Mais ça faisait deux mois qu’il n’avait pas parlé à sa maman
alors – inévitablement – je lui ai proposé mon téléphone par
satellite pour appeler chez lui dans le Michigan. Tous les
journalistes savent qu’on obtient une bonne histoire à raconter
si on prête son téléphone à un soldat en guerre.
« Salut ! »
a hurlé le caporal Breeze. « Je
suis à Bagdad. J’appelle pour dire « salut, je vous aime, je
vais bien. Je vous aime. » La guerre sera finie dans quelques
jours. On se verra bientôt. »
Oui, ils disaient tous ça, que la guerre sera bientôt finie. Ils
n’ont pas consulté les Irakiens sur cette agréable perspective.
Les premiers kamikazes – un policier dans une voiture et deux
femmes dans une voiture – avaient déjà frappé les américains le
long de l’autoroute qui mène à Bagdad. Des centaines d’autres
allaient suivre. Des centaines d’autres suivront encore.
Alors il ne faut pas se laisser berner par le
spectacle à la frontière koweïtienne de ces dernières heures, le
départ des dernières troupes de « combat » de l’Irak deux
semaines avant la date prévue. Ni par les cris infantiles de
« on a gagné » de ces soldats adolescents dont certains
n’avaient que 12 ans lorsque George W. Bush envoya son armée
dans cette aventure catastrophique. Ils laissent derrière eux
50.0000 hommes et femmes – un tiers de la force d’occupation US
– qui seront attaqués et qui devront encore se battre contre
l’insurrection.
Certes, ils sont sur place officiellement
pour former les hommes en armes et les miliciens et les plus
pauvres parmi les pauvres qui ont rejoint l’armée irakienne,
dont le propre commandant pense qu’elle sera incapable de
défendre le pays jusqu’en 2020. Mais le pays sera toujours sous
occupation – car il est évident qu’un des « intérêts
américains » qu’il leur faudra défendre est celui de leur propre
présence – avec les milliers de mercenaires armées et
indisciplinés, occidentaux et orientaux, qui se frayent un
chemin à coups de feu pour protéger nos précieux diplomates et
hommes d’affaires occidentaux. Alors dites-le à voix haute et
intelligible : nous ne partons pas.
Au lieu, les millions d’Américains qui sont
passés par l’Irak ont apporté la plaie. Depuis l’Afghanistan –
pour qui ils ont eu le même intérêt après 2001 qu’ils auront
l’année prochaine lorsqu’ils commenceront à « quitter » le pays
– ils ont apporté Al Qaeda. Ils ont apporté la guerre civile.

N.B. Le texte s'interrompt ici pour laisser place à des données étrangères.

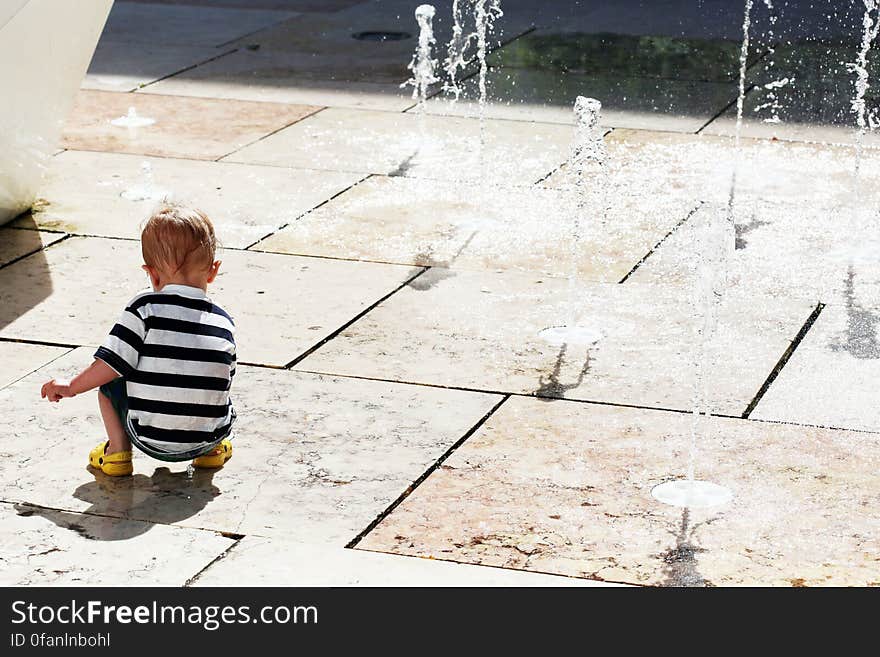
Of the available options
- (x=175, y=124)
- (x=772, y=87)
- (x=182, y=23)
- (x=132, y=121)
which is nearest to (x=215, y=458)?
(x=175, y=124)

Ils ont apporté la corruption à grande échelle. Ils ont marqué
Abou Ghraib du sceau de la torture et ont fait de cette prison
une digne héritière du régime de Saddam Hussein – non sans avoir
au préalable marqué du sceau de la torture celle de Bagram et
toutes les autres prisons clandestines en Afghanistan. Ils ont
introduit le sectarisme dans un pays qui, malgré toute la
brutalité et la corruption du régime de Saddam Hussein, avait
néanmoins imposé une unité entre Sunnites et Chiites.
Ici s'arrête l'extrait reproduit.